Over the past few months Mantissa have attended nights leaning towards the lighter end of the spectrum. A strange fact for a collective who’s interest in the scene was sparked by the likes of Hessle Audio, Livity Sound and Swamp 81 (Boddika days). The need to return to this heavier and unpredictable sound led to my attendance at this night, filled with talent from top to bottom on the Don’t Be Afraid label.

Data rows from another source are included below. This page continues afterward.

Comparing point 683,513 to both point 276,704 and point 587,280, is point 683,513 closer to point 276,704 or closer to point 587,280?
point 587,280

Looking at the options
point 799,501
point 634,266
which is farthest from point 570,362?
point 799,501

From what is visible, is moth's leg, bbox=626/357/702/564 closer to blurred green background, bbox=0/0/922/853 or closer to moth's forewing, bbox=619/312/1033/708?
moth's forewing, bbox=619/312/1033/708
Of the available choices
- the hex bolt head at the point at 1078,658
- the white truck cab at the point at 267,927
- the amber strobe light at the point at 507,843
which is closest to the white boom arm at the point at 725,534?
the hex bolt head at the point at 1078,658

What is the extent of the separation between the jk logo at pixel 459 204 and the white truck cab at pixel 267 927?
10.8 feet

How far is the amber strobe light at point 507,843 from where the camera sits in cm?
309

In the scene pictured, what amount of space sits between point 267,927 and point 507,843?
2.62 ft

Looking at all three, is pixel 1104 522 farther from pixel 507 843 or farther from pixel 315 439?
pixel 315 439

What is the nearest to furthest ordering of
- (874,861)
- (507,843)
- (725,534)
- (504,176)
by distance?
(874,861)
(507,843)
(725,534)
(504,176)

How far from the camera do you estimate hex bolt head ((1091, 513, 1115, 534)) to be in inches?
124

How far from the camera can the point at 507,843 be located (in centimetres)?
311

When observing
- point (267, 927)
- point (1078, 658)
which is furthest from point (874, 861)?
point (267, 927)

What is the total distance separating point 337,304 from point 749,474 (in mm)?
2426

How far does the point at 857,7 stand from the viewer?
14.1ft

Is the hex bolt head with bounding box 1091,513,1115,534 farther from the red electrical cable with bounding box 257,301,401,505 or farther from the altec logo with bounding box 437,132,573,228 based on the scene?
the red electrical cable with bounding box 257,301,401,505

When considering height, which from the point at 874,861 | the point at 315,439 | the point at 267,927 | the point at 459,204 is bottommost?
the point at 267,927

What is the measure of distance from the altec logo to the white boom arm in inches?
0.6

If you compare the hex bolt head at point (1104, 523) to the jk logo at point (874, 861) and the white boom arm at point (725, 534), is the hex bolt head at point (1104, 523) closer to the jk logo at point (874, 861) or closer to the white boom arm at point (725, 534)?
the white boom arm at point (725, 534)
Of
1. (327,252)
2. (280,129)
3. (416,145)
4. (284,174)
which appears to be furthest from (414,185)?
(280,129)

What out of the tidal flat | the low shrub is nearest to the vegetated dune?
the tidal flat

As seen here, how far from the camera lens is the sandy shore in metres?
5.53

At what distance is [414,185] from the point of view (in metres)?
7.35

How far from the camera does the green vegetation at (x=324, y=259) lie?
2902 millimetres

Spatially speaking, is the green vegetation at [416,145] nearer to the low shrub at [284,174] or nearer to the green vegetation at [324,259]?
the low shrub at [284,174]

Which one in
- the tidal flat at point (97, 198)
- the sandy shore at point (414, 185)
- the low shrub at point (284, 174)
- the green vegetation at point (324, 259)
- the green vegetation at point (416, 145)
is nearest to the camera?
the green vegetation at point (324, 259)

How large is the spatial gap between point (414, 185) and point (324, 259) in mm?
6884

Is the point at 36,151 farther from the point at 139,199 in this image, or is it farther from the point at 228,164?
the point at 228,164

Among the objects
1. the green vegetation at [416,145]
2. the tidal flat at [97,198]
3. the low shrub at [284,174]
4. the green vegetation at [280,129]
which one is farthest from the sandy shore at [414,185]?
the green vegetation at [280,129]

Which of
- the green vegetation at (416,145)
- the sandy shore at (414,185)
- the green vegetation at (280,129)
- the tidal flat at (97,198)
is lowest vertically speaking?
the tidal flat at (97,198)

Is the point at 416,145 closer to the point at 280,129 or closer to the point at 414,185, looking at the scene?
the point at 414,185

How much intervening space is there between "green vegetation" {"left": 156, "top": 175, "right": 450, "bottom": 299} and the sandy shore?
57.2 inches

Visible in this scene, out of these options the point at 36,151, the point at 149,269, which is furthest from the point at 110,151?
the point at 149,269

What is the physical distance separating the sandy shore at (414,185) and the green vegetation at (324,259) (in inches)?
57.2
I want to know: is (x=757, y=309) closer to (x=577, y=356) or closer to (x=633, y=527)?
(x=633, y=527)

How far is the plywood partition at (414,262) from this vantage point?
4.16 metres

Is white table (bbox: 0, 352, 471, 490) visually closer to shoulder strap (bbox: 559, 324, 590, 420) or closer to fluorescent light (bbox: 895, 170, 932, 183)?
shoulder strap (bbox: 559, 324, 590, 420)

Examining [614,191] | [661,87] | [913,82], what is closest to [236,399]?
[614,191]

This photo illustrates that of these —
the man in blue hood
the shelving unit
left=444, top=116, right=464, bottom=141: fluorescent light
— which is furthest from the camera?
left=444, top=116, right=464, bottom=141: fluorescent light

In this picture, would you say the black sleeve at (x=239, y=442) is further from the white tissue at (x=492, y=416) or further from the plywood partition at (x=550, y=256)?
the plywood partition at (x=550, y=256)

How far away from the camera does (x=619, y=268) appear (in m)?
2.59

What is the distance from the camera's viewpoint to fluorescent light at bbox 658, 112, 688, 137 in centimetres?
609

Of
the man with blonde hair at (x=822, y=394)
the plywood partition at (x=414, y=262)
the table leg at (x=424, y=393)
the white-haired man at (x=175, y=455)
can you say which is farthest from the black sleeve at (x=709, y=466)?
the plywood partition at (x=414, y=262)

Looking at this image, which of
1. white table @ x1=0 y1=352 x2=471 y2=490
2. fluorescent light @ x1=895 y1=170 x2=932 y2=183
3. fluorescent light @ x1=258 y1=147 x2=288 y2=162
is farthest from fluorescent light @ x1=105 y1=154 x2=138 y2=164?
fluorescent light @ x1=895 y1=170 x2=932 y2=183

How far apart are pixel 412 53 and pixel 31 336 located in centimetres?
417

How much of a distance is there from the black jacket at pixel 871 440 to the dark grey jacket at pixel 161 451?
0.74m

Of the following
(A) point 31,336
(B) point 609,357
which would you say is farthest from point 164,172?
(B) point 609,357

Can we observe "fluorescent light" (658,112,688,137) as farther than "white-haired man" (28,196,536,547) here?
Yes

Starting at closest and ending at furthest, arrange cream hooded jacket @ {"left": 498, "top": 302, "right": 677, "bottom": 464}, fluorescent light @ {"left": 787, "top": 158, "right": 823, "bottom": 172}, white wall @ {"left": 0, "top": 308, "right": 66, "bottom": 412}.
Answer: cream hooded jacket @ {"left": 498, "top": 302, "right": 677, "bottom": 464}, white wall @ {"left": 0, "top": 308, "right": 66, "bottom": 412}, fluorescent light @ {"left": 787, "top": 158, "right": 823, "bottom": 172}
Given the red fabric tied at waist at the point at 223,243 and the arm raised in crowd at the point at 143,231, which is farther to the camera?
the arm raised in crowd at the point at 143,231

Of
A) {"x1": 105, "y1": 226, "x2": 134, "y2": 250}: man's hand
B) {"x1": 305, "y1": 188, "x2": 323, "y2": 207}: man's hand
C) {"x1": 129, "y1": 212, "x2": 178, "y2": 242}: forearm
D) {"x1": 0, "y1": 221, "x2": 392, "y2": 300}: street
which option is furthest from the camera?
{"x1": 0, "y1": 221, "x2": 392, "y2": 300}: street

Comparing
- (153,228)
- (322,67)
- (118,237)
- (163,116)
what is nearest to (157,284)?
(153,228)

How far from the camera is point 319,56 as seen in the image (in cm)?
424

Arriving at around 11pm , the club was relatively empty. The tough task of setting the tone for the night was left to Jason Wynters, Don’t Be Afraid’s latest signee, followed by rRoxymore. Both played great sets, particular highlights included rRoxymore’s brief cameo of Errorsmith – Cuica Digitales. The middle segment of the evening kicked off with MGUN and Semtek. The label head and label regular played a brilliant back-to-back, playing through breakbeat, ghetto house and techno with ease. Around this time, the club started to fill out more, and the energy of the crowd slowly increase, with much of this being due to preemption of a great night and the DJs delivering on this promise. This was a set of many wanted IDs, however the quality on offer and enjoyment being had, led to the phone remaining in the pocket for the set’s entirety.
Without doubt, the best sets of the evening came from Karen Gwyer and Batu. Karen Gwyer, playing live via her Elektron hardware played a range of hypnotic, hard hitting tracks, the highlight of which being the lead single, The Workers Are On Strike from her upcoming album on Don’t Be Afraid. The rapturous applause at the end her set said it all. Batu, playing at peak time showed why he is one of the most respected DJs breaking through. His style of broken, forward thinking techno fit perfectly with the night. Seamless mixing and spot on selections such as Peverelist – Sun Dance capped off a brilliant few hours.
Finally, DJ Bone closed out the final hour or so, setting the tone from the off with his opening track, Terrorize – It’s Just A Feeling. His set was filled with the kind early morning bangers the crowd needed to keep going.
The one room venue was ideal for a label showcase, helping keep the crowd on the same wavelength and creating a greater community feeling. The skill of all DJs was clear from the amount of vinyl on show. This was a night of dark, hard hitting techno, with the odd curveball and little, to no 4/4 in sight. The only downside was the length of sets, which was arguably made up for by the high standard and cohesion throughout the lineup.